This eqn came toward the end of a much bigger problem, and I'm a bit rusty with these differential equations.. But maybe I got it right (probably not .. )
Anyway..
$$\ddot{Z}(t)=A+Bcos(\omega t)$$
to the best of my knowledge this is a Second Order inhomogenous non-linear ordinary differential equation (quite a mouthful) and can be solved as follows
Soln to homogenous part: $$\ddot{Z}=0 \ \ \ => \ \ \ Z=Ct+D$$
Then the soln to the particular case I wasn't quite as sure but this is what I tried:
let $Z = pt^2 + qcos(\omega t)$ where p, q are arbitrary
then $$\dot Z = 2pt - q\omega sin(\omega t)$$
$$\ddot Z = 2p - q(\omega)^2 cos(\omega t)$$
and thus:
$$2p - q(\omega)^2 cos(\omega t) = A+Bcos(\omega t)$$
$=>$
$$p=A/2 ; q = \frac{-B}{(\omega)^2}$$
which would give us our soln:
$$Z =Ct + D + (A/2)t^2 - \frac{B}{(\omega)^2}cos(\omega t)$$
Is this right ?! and if so, is this the most efficient method of solving this ODE?
.....
If this is right, I have an intial condition that : $$ t=0, => \dot Z = 0 $$
which solves to $C=0$ and
$$Z = D + (A/2)t^2 - \frac{B}{(\omega)^2}cos(\omega t)$$ Which is obviously not unique, and I was wondering about the significance of the undetermined parameter D. Does it just mean that the set of functions that satisfy $\ddot{Z}=A+Bcos(\omega t)$ and $ t=0, => \dot Z = 0 $ are all equivalent with only a translation up the Z axis.
Thanks a lot $:))$
- - - -
### Exercise a
Quote the post about the differential equation word for word, beginning at the words "This eqn came" and stopping after "(probably not .. )".

(Collected data)
- - - -
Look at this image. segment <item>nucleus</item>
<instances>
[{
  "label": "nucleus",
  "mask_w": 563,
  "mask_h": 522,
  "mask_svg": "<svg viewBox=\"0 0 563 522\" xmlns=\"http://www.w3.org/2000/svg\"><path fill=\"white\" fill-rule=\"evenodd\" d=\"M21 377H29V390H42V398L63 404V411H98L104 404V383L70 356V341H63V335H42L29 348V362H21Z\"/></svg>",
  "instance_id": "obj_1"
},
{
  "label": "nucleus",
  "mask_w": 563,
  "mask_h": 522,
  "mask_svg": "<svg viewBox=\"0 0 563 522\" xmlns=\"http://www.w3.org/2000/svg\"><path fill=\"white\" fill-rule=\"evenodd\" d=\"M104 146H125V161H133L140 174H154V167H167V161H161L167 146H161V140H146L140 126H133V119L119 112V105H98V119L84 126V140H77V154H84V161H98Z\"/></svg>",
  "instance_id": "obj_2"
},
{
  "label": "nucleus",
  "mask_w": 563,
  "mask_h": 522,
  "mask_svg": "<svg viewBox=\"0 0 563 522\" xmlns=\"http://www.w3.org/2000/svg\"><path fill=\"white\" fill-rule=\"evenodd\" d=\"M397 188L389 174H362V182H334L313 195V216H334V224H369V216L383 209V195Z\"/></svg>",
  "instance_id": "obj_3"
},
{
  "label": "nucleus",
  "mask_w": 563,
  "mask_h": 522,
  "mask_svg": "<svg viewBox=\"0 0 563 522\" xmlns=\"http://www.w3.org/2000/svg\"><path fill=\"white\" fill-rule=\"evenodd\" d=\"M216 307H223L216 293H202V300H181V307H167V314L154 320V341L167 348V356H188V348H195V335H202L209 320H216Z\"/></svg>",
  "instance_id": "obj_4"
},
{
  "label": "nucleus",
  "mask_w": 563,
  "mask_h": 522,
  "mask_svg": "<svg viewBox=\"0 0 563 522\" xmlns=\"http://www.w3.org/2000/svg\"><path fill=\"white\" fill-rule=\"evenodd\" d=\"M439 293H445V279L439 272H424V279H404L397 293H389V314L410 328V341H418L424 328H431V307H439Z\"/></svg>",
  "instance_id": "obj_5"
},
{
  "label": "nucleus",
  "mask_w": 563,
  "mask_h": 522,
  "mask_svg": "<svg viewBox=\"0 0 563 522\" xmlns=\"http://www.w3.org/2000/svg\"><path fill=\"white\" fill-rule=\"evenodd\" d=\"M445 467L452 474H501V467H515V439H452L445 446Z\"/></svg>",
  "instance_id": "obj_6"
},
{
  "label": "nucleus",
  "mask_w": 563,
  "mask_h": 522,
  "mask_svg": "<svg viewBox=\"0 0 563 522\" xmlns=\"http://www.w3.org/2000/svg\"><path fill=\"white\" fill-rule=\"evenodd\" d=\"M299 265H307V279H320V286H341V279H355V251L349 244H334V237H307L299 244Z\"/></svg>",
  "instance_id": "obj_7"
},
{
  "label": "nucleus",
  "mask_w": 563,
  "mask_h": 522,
- - - -
### Exercise b
Print the entire segmentation listing above again, line for line and unchanged.

### Finished answer a
This eqn came toward the end of a much bigger problem, and I'm a bit rusty with these differential equations.. But maybe I got it right (probably not .. )

### Finished answer b
Look at this image. segment <item>nucleus</item>
<instances>
[{
  "label": "nucleus",
  "mask_w": 563,
  "mask_h": 522,
  "mask_svg": "<svg viewBox=\"0 0 563 522\" xmlns=\"http://www.w3.org/2000/svg\"><path fill=\"white\" fill-rule=\"evenodd\" d=\"M21 377H29V390H42V398L63 404V411H98L104 404V383L70 356V341H63V335H42L29 348V362H21Z\"/></svg>",
  "instance_id": "obj_1"
},
{
  "label": "nucleus",
  "mask_w": 563,
  "mask_h": 522,
  "mask_svg": "<svg viewBox=\"0 0 563 522\" xmlns=\"http://www.w3.org/2000/svg\"><path fill=\"white\" fill-rule=\"evenodd\" d=\"M104 146H125V161H133L140 174H154V167H167V161H161L167 146H161V140H146L140 126H133V119L119 112V105H98V119L84 126V140H77V154H84V161H98Z\"/></svg>",
  "instance_id": "obj_2"
},
{
  "label": "nucleus",
  "mask_w": 563,
  "mask_h": 522,
  "mask_svg": "<svg viewBox=\"0 0 563 522\" xmlns=\"http://www.w3.org/2000/svg\"><path fill=\"white\" fill-rule=\"evenodd\" d=\"M397 188L389 174H362V182H334L313 195V216H334V224H369V216L383 209V195Z\"/></svg>",
  "instance_id": "obj_3"
},
{
  "label": "nucleus",
  "mask_w": 563,
  "mask_h": 522,
  "mask_svg": "<svg viewBox=\"0 0 563 522\" xmlns=\"http://www.w3.org/2000/svg\"><path fill=\"white\" fill-rule=\"evenodd\" d=\"M216 307H223L216 293H202V300H181V307H167V314L154 320V341L167 348V356H188V348H195V335H202L209 320H216Z\"/></svg>",
  "instance_id": "obj_4"
},
{
  "label": "nucleus",
  "mask_w": 563,
  "mask_h": 522,
  "mask_svg": "<svg viewBox=\"0 0 563 522\" xmlns=\"http://www.w3.org/2000/svg\"><path fill=\"white\" fill-rule=\"evenodd\" d=\"M439 293H445V279L439 272H424V279H404L397 293H389V314L410 328V341H418L424 328H431V307H439Z\"/></svg>",
  "instance_id": "obj_5"
},
{
  "label": "nucleus",
  "mask_w": 563,
  "mask_h": 522,
  "mask_svg": "<svg viewBox=\"0 0 563 522\" xmlns=\"http://www.w3.org/2000/svg\"><path fill=\"white\" fill-rule=\"evenodd\" d=\"M445 467L452 474H501V467H515V439H452L445 446Z\"/></svg>",
  "instance_id": "obj_6"
},
{
  "label": "nucleus",
  "mask_w": 563,
  "mask_h": 522,
  "mask_svg": "<svg viewBox=\"0 0 563 522\" xmlns=\"http://www.w3.org/2000/svg\"><path fill=\"white\" fill-rule=\"evenodd\" d=\"M299 265H307V279H320V286H341V279H355V251L349 244H334V237H307L299 244Z\"/></svg>",
  "instance_id": "obj_7"
},
{
  "label": "nucleus",
  "mask_w": 563,
  "mask_h": 522,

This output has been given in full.